• **Problems and tasks**
**a)** Decide whether each statement below agrees with the article on the 129th Pennsylvania Infantry Regiment. Answer yes or no for each and quote the deciding words from the article.
(i) The regiment was organized at Camp Curtin.
(ii) The regiment was attached to the 2nd Division of V Corps.
(iii) The regiment mustered out in May 1863.
**b)** Using the article on the 129th Pennsylvania Infantry Regiment, answer these questions:
(i) Who commanded the regiment when it mustered in?
(ii) What branch is the regiment listed under?
(iii) Which army was its brigade part of?
**c)** Pick up the article on the 129th Pennsylvania Infantry Regiment after its final sentence and keep writing.

* Start Document segment *

- Pennsylvania State Flag
- Active: August 15, 1862 to May 18, 1863
- Country: United States
- Allegiance: Union
- Branch: Infantry
- Engagements: Battle of Antietam Battle of Fredericksburg Battle of Chancellorsville

= 129th Pennsylvania Infantry Regiment =

Union Army infantry regiment

The 129th Pennsylvania Volunteer Infantry was an infantry regiment that served in the Union Army during the American Civil War.

==Service==
The 129th Pennsylvania Infantry was organized at Camp Curtin near Harrisburg, Pennsylvania, and mustered in August 15, 1862 under the command of Colonel Jacob Gellert Frick.

The regiment was attached to 1st Brigade, 3rd Division, V Corps, Army of the Potomac.

The 129th Pennsylvania Infantry mustered out May 18, 1863.

* End Document segment *
* Start Information provided *

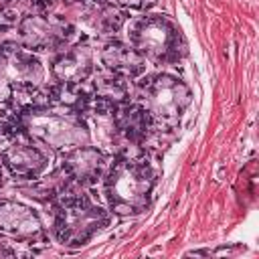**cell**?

* End Information provided *

• **In response**
**a)**
(i) Yes: "organized at Camp Curtin near Harrisburg, Pennsylvania"
(ii) No: "attached to 1st Brigade, 3rd Division, V Corps"
(iii) Yes: "mustered out May 18, 1863"

**b)**
(i) Colonel Jacob Gellert Frick
(ii) Infantry
(iii) The Army of the Potomac

**c)**
==Detailed service==
Moved to Washington, D.C., August 16, and duty there until September 12. Moved to Sharpsburg, Md and duty there until October 30. Reconnaissance from Sharpsburg to Smithfield, Va., October 16–17. Movement to Falmouth, Va., October 30 – November 19. Battle of Fredericksburg, Va., December 12–15. Burnside's 2nd Campaign, "Mud March," January 20–24, 1863. At Falmouth until April. Chancellorsville Campaign April 27 – May 6. Battle of Chancellorsville May 1–5.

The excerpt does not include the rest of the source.